# [What needs to be done]
Update the records starting at the line containing "How far is person's" and ending at the end of the records, replacing "photographer" with "camera" and leaving everything else unchanged.

# [Provided information]
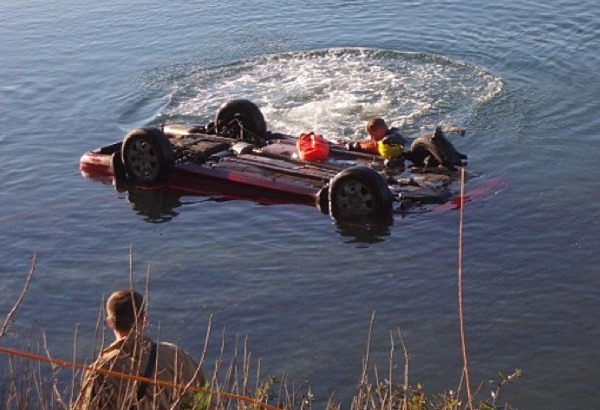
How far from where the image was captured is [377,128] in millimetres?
16812

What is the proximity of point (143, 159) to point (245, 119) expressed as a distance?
5.91ft

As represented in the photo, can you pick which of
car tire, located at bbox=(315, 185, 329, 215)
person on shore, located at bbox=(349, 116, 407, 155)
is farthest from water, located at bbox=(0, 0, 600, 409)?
person on shore, located at bbox=(349, 116, 407, 155)

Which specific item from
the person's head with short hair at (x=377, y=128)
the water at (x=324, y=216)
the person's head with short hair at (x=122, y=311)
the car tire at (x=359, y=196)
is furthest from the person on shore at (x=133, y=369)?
the person's head with short hair at (x=377, y=128)

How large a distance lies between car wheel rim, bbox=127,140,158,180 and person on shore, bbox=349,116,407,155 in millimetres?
2877

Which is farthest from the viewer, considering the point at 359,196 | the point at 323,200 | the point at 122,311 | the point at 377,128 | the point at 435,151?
the point at 377,128

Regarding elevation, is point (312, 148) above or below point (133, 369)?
below

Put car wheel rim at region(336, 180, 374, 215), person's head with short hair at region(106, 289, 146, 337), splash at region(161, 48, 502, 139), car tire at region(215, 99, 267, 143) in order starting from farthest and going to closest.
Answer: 1. splash at region(161, 48, 502, 139)
2. car tire at region(215, 99, 267, 143)
3. car wheel rim at region(336, 180, 374, 215)
4. person's head with short hair at region(106, 289, 146, 337)

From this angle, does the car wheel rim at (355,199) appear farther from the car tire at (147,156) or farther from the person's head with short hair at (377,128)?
the car tire at (147,156)

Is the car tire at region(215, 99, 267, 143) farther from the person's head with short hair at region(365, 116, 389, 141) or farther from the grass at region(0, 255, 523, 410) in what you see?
the grass at region(0, 255, 523, 410)

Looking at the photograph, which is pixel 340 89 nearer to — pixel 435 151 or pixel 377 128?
pixel 377 128

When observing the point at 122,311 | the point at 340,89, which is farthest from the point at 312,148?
the point at 122,311

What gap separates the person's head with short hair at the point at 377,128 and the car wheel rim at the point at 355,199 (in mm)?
1655

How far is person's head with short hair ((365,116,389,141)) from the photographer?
54.9 ft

# [Task result]
How far is person's head with short hair ((365,116,389,141)) from the camera?
54.9 ft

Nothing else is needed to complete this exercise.